5a. For sugar-coated doughnuts, immediately shake the doughnuts in 1 tablespoon granulated sugar; add 1/2 teaspoon cocoa powder to the sugar for an additional touch of chocolate.
6. COOL the doughnuts completely before icing. Combine the chocolate chips and milk or half-and-half in a microwave-safe bowl or measuring cup. Heat until the half-and-alf is steaming and starting to bubble. Remove from the microwave, and stir until the chips have melted and the icing is smooth.

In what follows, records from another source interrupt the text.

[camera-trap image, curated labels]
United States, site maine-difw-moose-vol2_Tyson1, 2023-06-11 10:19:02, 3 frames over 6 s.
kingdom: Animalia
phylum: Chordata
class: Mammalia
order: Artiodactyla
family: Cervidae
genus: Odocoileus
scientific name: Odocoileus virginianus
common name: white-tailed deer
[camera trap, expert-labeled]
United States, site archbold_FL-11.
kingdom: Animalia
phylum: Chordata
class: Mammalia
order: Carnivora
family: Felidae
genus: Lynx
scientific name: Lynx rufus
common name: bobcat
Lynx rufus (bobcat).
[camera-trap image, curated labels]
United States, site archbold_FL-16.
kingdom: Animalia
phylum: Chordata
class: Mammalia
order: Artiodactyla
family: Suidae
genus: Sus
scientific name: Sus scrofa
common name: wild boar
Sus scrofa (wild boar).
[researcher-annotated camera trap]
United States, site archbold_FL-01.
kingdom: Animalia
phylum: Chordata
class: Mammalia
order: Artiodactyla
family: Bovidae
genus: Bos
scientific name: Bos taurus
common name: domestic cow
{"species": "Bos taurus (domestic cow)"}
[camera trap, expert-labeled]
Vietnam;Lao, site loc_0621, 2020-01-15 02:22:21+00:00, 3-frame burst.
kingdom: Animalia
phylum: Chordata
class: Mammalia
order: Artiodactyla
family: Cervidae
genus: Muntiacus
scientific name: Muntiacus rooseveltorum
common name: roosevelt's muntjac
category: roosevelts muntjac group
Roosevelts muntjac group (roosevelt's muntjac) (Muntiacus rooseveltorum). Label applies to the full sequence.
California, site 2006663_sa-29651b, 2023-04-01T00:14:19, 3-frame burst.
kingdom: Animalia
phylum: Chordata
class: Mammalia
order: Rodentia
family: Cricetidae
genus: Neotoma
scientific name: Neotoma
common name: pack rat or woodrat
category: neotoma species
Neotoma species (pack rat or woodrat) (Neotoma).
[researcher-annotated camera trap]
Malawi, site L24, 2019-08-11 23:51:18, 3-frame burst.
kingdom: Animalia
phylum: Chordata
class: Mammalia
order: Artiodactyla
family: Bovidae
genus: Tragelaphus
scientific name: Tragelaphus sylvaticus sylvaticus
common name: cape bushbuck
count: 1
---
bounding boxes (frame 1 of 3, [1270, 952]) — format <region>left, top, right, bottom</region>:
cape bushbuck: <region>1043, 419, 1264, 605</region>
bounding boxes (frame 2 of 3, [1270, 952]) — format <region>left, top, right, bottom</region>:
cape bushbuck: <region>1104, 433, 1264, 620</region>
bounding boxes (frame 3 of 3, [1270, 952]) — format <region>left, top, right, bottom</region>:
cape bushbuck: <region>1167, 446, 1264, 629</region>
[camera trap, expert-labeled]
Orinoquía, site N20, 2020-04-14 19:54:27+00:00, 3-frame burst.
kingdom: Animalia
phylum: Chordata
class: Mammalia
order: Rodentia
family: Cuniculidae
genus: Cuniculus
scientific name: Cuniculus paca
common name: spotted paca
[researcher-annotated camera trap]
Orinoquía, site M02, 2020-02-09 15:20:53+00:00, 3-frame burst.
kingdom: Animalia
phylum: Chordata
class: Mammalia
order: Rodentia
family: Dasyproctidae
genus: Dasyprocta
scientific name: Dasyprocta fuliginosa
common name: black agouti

7. DIP the top of each doughnut in the icing; or spread icing over the top. Garnish as desired.
A BIT OF DOUGHNUT HISTORY
Although dough was fried in oil as far back as ancient Rome, food historians generally credit the invention of deep-fried yeast doughnuts to Northern Europeans in Medieval times. The word “doughnut” refers to the small, round, nutlike shape of the original doughnuts—the hole came later. “Donut” is an American phonetic rendering from the 20th century.
Doughnuts were introduced to America in the 17th century by Dutch immigrants, who called them oliekoecken, oil cakes (i.e., fried cakes). In the New World, the doughnut makers replaced their frying oil with lard, which was plentiful and produced a tender and greaseless crust.
Other immigrants brought their own doughnut variations: The Pennsylvania Dutch and the Moravians brought fastnachts to Lancaster, Pennsylavnia and Winston-Salem, North Carolina, respectively; the French brought beignets to New Orleans.
The word “dough-nut” first appeared in English in the 17th century. The word evolved from dough-nut to doughnut to donut. The airy, yeast-leavened dough-nuts (like Krispy today’s Kremes), were joined by cake doughnuts, leavened with baking powder or baking soda (like Dunkin Donuts).
By 1845, recipes for “dough-nuts” appeared in American cookbooks. Chemical leavening (baking powder) was substituted for yeast to produce a more cakelike, less breadlike texture; and inexpensive tin doughnut cutters with holes came onto the market.
Why a hole? For efficiency, the cooked doughnuts were staked on wooden rods.
The Dawn Of National Doughnut Day
Spell it doughnut or donut, the holiday was created in 1938 by the Salvation Army, to honor the women who served donuts to servicemen in World War I (at that time, it was called the Great War).